Please output each entry exactly as it appears.
══ Dataset ══
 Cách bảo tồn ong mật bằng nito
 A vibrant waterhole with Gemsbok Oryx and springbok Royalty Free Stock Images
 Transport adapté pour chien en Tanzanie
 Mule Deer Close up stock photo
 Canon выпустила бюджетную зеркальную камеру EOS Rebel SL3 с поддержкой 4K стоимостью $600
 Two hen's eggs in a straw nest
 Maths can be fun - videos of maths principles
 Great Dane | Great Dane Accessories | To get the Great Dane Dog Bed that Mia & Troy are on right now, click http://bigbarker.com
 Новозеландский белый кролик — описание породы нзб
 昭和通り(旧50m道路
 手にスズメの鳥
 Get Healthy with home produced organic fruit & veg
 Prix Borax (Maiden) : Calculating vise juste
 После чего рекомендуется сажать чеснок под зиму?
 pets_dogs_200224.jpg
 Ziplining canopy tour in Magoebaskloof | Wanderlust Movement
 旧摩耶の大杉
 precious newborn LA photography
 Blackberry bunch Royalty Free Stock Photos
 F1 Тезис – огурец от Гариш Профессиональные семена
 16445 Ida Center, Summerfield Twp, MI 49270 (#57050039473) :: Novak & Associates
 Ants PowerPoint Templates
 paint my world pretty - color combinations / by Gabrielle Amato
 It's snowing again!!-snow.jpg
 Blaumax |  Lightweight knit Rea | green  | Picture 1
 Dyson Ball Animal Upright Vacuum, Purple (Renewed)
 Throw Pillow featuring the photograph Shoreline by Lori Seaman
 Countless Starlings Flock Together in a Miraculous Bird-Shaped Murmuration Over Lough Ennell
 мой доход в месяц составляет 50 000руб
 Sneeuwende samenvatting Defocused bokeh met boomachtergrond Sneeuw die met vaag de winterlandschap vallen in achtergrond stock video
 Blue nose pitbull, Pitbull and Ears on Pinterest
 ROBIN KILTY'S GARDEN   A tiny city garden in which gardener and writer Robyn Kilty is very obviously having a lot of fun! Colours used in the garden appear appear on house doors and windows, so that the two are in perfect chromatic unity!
═══
» **Output of the task**
 Cách bảo tồn ong mật bằng nito
 A vibrant waterhole with Gemsbok Oryx and springbok Royalty Free Stock Images
 Transport adapté pour chien en Tanzanie
 Mule Deer Close up stock photo
 Canon выпустила бюджетную зеркальную камеру EOS Rebel SL3 с поддержкой 4K стоимостью $600
 Two hen's eggs in a straw nest
 Maths can be fun - videos of maths principles
 Great Dane | Great Dane Accessories | To get the Great Dane Dog Bed that Mia & Troy are on right now, click http://bigbarker.com
 Новозеландский белый кролик — описание породы нзб
 昭和通り(旧50m道路
 手にスズメの鳥
 Get Healthy with home produced organic fruit & veg
 Prix Borax (Maiden) : Calculating vise juste
 После чего рекомендуется сажать чеснок под зиму?
 pets_dogs_200224.jpg
 Ziplining canopy tour in Magoebaskloof | Wanderlust Movement
 旧摩耶の大杉
 precious newborn LA photography
 Blackberry bunch Royalty Free Stock Photos
 F1 Тезис – огурец от Гариш Профессиональные семена
 16445 Ida Center, Summerfield Twp, MI 49270 (#57050039473) :: Novak & Associates
 Ants PowerPoint Templates
 paint my world pretty - color combinations / by Gabrielle Amato
 It's snowing again!!-snow.jpg
 Blaumax |  Lightweight knit Rea | green  | Picture 1
 Dyson Ball Animal Upright Vacuum, Purple (Renewed)
 Throw Pillow featuring the photograph Shoreline by Lori Seaman
 Countless Starlings Flock Together in a Miraculous Bird-Shaped Murmuration Over Lough Ennell
 мой доход в месяц составляет 50 000руб
 Sneeuwende samenvatting Defocused bokeh met boomachtergrond Sneeuw die met vaag de winterlandschap vallen in achtergrond stock video
 Blue nose pitbull, Pitbull and Ears on Pinterest
 ROBIN KILTY'S GARDEN   A tiny city garden in which gardener and writer Robyn Kilty is very obviously having a lot of fun! Colours used in the garden appear appear on house doors and windows, so that the two are in perfect chromatic unity!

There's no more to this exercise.